As enigmáticas formações superficiais em forma de coroa em Vênus são consideradas cruciais para a compreensão do interior profundo do nosso planeta gêmeo. Essa perspectiva foi reforçada por um novo artigo apresentado na recente assembleia geral da União Europeia de Geociências (EGU) 2026, em Viena. A cientista terrestre e planetária Anna Gulcher, da Universidade de Freiburg, na Alemanha, utilizou dados da sonda Magellan da NASA, coletados há décadas, para desenvolver modelos 3D inovadores das maiores coroas. O objetivo é aprofundar o conhecimento sobre a intrigante geodinâmica de Vênus.
A equipe de Gulcher empregou dados dos sensores de radar da sonda Magellan, que encerrou suas operações em 1994, para examinar detalhadamente a topografia circundante e as assinaturas gravitacionais das coroas. Essas estruturas exibem uma diversidade notável em tamanho, morfologia, topografia, assinaturas gravitacionais e configuração tectônica. Essa variabilidade sugere que as coroas não resultam de um único mecanismo de formação, mas sim refletem um espectro de processos dinâmicos, conforme Gulcher e seus colegas descrevem.

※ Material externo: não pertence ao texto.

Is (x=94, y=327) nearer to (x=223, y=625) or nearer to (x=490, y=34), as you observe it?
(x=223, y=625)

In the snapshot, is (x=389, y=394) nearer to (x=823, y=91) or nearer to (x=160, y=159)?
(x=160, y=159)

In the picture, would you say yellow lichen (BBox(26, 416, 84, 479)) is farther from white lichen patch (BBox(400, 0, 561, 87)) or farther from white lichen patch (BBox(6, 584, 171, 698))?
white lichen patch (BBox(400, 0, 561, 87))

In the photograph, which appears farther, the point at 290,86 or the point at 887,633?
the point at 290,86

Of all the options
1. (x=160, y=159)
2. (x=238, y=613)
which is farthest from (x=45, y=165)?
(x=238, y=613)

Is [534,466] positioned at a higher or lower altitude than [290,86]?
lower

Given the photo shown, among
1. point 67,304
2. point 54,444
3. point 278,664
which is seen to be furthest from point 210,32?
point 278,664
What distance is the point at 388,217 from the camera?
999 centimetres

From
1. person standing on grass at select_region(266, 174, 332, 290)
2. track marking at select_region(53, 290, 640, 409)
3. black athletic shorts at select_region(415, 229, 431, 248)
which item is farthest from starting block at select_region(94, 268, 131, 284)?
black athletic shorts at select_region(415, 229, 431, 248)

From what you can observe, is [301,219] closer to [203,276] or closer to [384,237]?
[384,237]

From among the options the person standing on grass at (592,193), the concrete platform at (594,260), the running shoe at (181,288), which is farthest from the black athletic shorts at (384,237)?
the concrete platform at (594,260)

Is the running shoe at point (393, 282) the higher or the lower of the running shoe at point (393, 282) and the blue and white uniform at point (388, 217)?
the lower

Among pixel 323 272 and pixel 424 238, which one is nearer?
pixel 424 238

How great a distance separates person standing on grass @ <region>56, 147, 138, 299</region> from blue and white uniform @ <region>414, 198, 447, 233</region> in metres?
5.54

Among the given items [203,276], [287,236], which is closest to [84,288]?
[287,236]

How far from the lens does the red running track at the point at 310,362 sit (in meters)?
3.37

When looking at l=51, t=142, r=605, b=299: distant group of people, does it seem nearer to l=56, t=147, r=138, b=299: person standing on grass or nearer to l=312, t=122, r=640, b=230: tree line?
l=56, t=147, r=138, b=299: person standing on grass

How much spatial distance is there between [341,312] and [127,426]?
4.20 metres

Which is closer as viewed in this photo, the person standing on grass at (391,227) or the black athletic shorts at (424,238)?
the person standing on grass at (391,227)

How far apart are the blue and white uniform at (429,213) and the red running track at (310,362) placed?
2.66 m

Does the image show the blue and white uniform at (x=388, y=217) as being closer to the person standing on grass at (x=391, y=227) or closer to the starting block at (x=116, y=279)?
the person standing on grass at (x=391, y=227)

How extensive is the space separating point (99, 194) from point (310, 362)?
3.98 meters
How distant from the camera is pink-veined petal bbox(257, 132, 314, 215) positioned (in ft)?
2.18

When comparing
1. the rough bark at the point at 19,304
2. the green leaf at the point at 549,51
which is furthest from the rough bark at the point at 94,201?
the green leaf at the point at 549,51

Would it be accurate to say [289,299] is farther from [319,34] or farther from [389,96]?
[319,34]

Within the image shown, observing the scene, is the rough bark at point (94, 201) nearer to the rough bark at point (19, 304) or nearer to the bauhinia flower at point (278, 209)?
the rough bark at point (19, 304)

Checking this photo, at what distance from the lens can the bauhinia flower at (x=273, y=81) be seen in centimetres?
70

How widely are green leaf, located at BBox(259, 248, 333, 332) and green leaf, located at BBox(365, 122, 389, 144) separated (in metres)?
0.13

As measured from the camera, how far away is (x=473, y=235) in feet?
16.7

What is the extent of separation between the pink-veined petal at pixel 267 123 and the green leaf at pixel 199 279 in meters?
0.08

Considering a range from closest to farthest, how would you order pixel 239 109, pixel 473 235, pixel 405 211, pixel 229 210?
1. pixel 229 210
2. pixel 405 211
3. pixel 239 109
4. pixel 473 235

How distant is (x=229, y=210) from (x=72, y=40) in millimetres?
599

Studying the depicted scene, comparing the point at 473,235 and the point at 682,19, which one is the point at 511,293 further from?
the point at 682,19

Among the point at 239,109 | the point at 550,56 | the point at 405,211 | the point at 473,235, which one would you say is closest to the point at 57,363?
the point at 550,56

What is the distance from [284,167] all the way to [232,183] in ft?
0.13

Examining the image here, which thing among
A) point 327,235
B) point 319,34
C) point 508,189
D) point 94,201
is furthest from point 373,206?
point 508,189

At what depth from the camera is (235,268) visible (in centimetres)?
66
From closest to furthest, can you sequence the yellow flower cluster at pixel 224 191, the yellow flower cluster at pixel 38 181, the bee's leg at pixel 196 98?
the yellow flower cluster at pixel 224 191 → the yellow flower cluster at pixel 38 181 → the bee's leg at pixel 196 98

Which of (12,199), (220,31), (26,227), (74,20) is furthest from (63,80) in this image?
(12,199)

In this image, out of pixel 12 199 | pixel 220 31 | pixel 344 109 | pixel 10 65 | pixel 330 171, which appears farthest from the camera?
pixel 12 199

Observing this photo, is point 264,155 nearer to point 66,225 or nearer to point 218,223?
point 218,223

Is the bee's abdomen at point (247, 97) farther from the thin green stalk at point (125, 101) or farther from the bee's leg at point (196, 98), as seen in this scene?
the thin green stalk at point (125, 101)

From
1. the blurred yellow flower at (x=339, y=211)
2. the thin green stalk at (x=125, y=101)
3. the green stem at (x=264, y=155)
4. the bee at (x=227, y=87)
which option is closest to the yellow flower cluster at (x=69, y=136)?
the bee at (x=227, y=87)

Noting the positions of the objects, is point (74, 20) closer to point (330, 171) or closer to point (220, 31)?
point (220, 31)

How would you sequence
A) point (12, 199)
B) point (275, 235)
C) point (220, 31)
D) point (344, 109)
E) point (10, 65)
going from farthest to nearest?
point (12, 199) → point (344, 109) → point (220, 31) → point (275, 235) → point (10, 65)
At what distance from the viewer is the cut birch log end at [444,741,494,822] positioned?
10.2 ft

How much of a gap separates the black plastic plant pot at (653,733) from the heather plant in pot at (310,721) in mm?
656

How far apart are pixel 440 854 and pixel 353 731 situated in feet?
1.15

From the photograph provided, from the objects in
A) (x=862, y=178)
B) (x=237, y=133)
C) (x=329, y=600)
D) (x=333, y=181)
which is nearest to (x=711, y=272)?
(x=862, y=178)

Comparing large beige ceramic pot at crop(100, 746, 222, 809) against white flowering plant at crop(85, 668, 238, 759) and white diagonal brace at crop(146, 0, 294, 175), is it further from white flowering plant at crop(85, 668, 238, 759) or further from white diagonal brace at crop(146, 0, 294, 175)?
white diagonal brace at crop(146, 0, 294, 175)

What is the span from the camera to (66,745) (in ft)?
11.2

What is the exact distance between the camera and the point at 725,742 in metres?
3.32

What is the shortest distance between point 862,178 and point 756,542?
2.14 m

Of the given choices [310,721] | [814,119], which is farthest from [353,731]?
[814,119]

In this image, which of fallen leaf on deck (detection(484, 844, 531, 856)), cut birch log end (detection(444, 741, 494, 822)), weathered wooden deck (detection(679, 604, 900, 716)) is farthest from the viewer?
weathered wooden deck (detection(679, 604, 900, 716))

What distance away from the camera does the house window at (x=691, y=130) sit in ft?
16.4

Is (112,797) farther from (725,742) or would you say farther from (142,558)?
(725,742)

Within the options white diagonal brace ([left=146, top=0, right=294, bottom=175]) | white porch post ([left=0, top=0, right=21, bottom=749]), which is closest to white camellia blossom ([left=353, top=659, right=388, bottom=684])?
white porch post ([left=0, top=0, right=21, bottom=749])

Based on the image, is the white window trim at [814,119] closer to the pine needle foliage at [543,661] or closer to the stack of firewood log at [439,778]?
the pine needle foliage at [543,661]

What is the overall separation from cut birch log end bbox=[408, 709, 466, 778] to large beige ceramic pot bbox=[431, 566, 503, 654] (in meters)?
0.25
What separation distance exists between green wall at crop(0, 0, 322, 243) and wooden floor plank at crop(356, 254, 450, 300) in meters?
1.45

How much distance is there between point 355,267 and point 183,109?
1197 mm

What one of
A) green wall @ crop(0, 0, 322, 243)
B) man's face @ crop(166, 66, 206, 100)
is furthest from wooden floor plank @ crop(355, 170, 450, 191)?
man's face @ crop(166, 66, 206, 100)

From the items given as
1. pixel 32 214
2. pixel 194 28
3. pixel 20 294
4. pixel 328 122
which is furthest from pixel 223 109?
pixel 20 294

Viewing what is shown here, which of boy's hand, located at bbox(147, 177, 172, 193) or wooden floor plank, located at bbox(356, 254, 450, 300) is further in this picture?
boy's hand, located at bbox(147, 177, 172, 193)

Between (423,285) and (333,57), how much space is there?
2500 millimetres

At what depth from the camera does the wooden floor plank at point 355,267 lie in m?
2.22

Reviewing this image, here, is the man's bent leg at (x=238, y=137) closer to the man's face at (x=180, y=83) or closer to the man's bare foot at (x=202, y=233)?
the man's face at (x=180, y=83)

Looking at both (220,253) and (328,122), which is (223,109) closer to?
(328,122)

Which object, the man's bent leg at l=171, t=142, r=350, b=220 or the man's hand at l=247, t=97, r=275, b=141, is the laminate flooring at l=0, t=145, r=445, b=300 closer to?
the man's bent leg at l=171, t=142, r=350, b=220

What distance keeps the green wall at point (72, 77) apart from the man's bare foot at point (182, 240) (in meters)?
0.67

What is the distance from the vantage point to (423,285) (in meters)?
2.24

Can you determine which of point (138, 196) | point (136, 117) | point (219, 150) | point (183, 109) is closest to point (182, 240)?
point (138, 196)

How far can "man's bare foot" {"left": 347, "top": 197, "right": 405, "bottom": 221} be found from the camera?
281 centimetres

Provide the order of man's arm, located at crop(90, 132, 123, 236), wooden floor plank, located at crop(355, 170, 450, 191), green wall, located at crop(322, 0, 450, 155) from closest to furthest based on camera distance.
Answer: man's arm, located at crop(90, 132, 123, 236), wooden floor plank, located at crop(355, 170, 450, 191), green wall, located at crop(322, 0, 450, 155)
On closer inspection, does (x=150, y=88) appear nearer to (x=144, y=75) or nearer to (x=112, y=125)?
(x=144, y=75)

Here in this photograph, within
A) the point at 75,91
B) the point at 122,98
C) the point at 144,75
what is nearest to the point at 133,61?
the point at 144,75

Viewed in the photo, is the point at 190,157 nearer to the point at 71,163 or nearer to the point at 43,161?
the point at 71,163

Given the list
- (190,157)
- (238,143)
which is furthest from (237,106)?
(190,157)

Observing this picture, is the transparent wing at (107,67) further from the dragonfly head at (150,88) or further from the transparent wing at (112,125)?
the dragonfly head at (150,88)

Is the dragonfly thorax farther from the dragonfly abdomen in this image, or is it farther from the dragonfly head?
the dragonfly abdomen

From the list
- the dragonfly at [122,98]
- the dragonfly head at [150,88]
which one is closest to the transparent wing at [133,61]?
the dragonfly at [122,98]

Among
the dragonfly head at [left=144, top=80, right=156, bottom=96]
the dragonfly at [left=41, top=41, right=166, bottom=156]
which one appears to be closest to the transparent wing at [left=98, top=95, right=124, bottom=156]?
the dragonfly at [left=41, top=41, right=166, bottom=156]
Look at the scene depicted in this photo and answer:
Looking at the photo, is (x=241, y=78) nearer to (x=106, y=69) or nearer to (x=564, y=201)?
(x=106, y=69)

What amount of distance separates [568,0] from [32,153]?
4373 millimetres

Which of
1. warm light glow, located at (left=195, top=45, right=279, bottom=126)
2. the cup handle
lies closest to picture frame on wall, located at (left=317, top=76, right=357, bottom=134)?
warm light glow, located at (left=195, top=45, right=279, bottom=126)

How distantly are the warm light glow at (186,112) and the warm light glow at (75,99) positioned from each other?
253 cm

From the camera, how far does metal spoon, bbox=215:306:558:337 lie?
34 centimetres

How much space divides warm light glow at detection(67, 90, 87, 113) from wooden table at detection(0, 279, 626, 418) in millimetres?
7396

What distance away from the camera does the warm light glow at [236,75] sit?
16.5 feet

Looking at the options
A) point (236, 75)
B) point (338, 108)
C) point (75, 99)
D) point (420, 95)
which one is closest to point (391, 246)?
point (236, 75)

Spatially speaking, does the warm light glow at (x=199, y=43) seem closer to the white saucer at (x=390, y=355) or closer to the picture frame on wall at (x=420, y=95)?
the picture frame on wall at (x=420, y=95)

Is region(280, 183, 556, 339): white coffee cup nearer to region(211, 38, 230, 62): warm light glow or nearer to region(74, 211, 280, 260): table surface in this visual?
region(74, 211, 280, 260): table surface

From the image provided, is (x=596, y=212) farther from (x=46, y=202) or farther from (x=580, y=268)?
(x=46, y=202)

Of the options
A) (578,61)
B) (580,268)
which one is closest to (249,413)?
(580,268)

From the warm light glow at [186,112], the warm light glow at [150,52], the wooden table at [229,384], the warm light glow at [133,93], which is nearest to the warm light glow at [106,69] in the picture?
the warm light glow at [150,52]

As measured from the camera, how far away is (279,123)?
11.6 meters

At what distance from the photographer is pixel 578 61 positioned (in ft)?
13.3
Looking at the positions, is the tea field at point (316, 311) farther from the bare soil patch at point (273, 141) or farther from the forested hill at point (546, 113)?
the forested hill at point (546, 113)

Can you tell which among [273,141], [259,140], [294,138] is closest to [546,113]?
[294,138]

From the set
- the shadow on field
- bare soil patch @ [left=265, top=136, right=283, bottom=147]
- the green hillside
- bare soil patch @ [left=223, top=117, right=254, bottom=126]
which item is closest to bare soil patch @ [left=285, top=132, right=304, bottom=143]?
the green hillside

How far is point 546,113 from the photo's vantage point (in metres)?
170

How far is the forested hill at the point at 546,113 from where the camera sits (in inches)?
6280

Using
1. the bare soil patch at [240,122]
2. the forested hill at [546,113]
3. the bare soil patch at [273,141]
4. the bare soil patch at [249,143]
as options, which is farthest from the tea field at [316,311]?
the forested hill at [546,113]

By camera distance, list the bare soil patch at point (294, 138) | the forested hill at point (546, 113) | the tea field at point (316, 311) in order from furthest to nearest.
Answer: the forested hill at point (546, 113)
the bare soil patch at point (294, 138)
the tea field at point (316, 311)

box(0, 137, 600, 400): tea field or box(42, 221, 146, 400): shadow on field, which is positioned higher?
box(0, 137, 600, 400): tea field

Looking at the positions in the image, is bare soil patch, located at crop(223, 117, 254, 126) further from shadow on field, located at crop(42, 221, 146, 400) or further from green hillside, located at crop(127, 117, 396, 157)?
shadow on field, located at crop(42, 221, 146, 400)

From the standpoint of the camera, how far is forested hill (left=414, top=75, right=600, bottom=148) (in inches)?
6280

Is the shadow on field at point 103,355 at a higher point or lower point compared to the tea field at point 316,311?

As coroas são caracterizadas como vastos círculos de sistemas de fraturas, que se acredita serem a expressão superficial de uma pluma de material quente ascendendo do interior do planeta. Gulcher explicou na EGU26, em Viena, que a compreensão dessas estruturas é fundamental não apenas para decifrar o regime geodinâmico de Vênus, mas também para avaliar se processos semelhantes podem ter ocorrido na Terra primitiva. Essa análise é vital para reconstruir a história geológica de ambos os planetas.
Ao combinar dados gravitacionais e topográficos com simulações geodinâmicas, o estudo identificou possíveis ressurgências do manto quente abaixo de 52 coroas. Essa abordagem fornece o que pode ser a evidência mais robusta até o momento de que diferentes processos tectônicos, relacionados a plumas, ocorrem nessas regiões. Os sistemas de fratura concêntrica observados variam significativamente em diâmetro, estendendo-se de 60 km a mais de 2.000 km.
A capacidade da Terra de desenvolver placas tectônicas é um fenômeno único e de grande importância, pois permitiu que a atmosfera do nosso planeta permanecesse estável ao longo de bilhões de anos. A investigação das coroas venusianas, portanto, oferece um contraponto crucial para entender como a ausência de tectônica de placas em Vênus moldou sua evolução geológica e atmosférica, fornecendo insights valiosos sobre a diversidade de caminhos evolutivos para planetas rochosos.